Synthetic 4-Quadrant Benchmark — Figure Reproduction¶

Paper Figures: Fig 2 (a–e), Fig S1 (a–d)

This notebook reproduces the synthetic benchmark figures from the SAME paper. It operates in two modes:

  1. Visualization only (default): loads pre-computed data and SAME results from data/ and results/
  2. Full reproduction: regenerates the dataset and re-runs SAME optimization (requires Gurobi)

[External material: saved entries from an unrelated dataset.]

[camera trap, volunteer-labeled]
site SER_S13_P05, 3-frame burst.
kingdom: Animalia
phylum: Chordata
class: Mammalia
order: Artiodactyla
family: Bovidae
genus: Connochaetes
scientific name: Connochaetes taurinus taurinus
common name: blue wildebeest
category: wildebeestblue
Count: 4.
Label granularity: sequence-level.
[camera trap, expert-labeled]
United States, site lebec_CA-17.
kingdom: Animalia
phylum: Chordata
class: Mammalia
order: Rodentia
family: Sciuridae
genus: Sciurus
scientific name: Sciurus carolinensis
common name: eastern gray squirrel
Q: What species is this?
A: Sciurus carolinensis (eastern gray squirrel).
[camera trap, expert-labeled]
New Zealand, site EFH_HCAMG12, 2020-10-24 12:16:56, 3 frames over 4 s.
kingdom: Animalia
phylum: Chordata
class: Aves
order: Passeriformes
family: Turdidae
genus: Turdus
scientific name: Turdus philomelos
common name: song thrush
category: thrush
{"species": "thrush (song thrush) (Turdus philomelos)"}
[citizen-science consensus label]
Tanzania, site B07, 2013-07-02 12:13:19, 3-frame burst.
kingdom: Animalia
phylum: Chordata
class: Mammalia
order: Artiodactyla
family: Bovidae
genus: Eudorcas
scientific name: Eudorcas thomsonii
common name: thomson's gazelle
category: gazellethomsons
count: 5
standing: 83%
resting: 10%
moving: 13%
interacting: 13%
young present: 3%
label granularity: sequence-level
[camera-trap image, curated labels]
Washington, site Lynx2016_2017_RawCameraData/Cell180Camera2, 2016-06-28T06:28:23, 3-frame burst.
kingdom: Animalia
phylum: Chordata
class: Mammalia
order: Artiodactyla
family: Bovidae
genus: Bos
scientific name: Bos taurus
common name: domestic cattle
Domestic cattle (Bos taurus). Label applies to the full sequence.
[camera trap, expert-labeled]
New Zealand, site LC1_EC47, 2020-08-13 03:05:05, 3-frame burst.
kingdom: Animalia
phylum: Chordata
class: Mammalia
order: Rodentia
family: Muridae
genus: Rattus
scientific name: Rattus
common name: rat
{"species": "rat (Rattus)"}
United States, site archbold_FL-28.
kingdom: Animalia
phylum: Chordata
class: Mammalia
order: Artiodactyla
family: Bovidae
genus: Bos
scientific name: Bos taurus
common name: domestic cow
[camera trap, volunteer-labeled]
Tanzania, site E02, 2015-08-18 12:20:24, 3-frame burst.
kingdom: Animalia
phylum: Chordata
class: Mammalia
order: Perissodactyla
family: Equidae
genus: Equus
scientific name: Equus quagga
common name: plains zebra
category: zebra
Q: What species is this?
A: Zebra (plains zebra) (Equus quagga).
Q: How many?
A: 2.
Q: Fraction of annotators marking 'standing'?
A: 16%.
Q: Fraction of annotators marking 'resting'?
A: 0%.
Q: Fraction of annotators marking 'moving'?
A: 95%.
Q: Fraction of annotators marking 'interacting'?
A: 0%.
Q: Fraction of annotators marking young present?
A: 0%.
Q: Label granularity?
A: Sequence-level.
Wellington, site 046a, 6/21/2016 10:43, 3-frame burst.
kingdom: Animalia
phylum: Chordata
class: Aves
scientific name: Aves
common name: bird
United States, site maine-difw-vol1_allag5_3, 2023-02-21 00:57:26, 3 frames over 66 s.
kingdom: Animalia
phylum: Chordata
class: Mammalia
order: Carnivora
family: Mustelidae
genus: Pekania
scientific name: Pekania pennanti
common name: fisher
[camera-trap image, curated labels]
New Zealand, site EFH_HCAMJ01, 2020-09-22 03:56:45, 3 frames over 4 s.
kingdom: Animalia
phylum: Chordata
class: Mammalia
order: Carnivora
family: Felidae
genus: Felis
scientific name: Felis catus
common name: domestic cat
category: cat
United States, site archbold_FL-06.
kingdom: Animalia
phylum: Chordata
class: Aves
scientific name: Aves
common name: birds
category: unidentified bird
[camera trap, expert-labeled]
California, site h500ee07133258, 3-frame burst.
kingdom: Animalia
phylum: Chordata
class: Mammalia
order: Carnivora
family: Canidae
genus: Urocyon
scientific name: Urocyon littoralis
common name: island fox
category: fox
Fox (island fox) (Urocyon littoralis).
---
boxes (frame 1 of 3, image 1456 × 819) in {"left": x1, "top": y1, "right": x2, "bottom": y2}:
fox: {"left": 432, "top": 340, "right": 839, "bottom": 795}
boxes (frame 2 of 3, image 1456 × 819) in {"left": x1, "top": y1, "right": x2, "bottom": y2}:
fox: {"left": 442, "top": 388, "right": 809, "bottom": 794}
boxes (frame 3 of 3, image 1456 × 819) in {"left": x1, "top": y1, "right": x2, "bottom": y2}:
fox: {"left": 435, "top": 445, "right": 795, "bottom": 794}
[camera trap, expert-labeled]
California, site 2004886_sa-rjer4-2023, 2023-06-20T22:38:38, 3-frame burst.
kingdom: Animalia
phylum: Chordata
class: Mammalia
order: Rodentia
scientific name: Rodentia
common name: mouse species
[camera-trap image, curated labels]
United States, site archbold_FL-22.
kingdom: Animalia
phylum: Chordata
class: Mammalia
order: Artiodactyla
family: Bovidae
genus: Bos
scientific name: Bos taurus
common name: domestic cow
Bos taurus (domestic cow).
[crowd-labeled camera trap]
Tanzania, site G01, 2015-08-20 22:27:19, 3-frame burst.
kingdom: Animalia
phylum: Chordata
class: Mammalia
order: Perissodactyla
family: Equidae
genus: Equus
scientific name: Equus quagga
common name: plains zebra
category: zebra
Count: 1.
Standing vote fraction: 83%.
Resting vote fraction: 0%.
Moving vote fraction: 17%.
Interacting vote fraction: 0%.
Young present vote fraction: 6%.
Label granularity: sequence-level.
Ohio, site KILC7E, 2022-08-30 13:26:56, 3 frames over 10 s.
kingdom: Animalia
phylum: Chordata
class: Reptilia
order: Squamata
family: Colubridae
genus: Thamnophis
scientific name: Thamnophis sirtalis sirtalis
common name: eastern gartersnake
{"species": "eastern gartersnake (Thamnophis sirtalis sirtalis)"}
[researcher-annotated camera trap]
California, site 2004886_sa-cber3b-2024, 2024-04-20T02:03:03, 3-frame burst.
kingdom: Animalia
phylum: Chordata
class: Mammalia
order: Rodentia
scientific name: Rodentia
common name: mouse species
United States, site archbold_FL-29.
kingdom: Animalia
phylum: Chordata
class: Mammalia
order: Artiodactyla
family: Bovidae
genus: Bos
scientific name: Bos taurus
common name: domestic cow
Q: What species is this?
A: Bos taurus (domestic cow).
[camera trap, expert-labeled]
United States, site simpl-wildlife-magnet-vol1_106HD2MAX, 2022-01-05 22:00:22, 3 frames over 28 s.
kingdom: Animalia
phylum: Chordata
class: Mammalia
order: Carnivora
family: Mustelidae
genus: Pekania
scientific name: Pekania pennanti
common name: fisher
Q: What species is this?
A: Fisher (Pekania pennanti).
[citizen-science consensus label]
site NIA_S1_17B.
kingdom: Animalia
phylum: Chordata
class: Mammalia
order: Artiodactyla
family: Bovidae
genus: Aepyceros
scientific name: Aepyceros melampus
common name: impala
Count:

Dataset: 4 quadrants (10×10 grid each), 3 cell types (c1, c2, c3), 411 template / 372 query cells. Each quadrant tests a different alignment challenge:

  • Top-Left: Missing cell type (c3 removed in query)
  • Top-Right: Noisy class probabilities (near-uniform)
  • Bottom-Right: Space-tearing (point swaps + shear)
  • Bottom-Left: Topological split (1 ellipse → 2 rings)

Setup¶

In [2]:
%load_ext autoreload
%autoreload 2

import numpy as np
import pandas as pd
import matplotlib.pyplot as plt
import seaborn as sns
import pickle
from matplotlib import rcParams, gridspec, cm
from matplotlib.colors import Normalize
from scipy.spatial import Delaunay
from pathlib import Path

# -- Configure matplotlib for publication-quality SVGs --
rcParams['svg.fonttype'] = 'none'
rcParams['font.size'] = 12

# -- Path setup --
# Resolve project root (SAME/) regardless of where the notebook kernel runs
NOTEBOOK_DIR = Path('.').resolve()
PROJECT_ROOT = NOTEBOOK_DIR.parents[1]  # SAME/examples/synthetic -> SAME/
import sys
sys.path.insert(0, str(PROJECT_ROOT))

DATA_DIR = NOTEBOOK_DIR / 'data'
RESULTS_DIR = NOTEBOOK_DIR / 'results'
FIG_DIR = NOTEBOOK_DIR / 'figures'
FIG_DIR.mkdir(exist_ok=True)

# -- SAME imports --
from src.synthetic_datagen import (
    create_full_benchmark,
    visualize_benchmark,
    visualize_space_tearing,
    visualize_topological_merger,
    print_statistics,
    check_triangle_violations_within_quadrants,
    CLASS_NAMES, CLASS_COLORS
)
from src.eval_utils import check_triangle_violations

print(f"Project root: {PROJECT_ROOT}")
print(f"Data dir:     {DATA_DIR}")
print(f"Results dir:  {RESULTS_DIR}")
The autoreload extension is already loaded. To reload it, use:
  %reload_ext autoreload
Project root: /hpc/group/singhlab/rawdata/ap756/1024_same/heart/SAME
Data dir:     /hpc/group/singhlab/rawdata/ap756/1024_same/heart/SAME/examples/synthetic/data
Results dir:  /hpc/group/singhlab/rawdata/ap756/1024_same/heart/SAME/examples/synthetic/results

1. Load Dataset¶

In [3]:
# Load pre-generated dataset (seed=8899)
ref_df = pd.read_csv(DATA_DIR / 'ref.csv', index_col=0)
query_df = pd.read_csv(DATA_DIR / 'query.csv', index_col=0)
ground_truth_df = pd.read_csv(DATA_DIR / 'ground_truth.csv', index_col=0)
quadrants = pickle.load(open(DATA_DIR / 'quadrants.pkl', 'rb'))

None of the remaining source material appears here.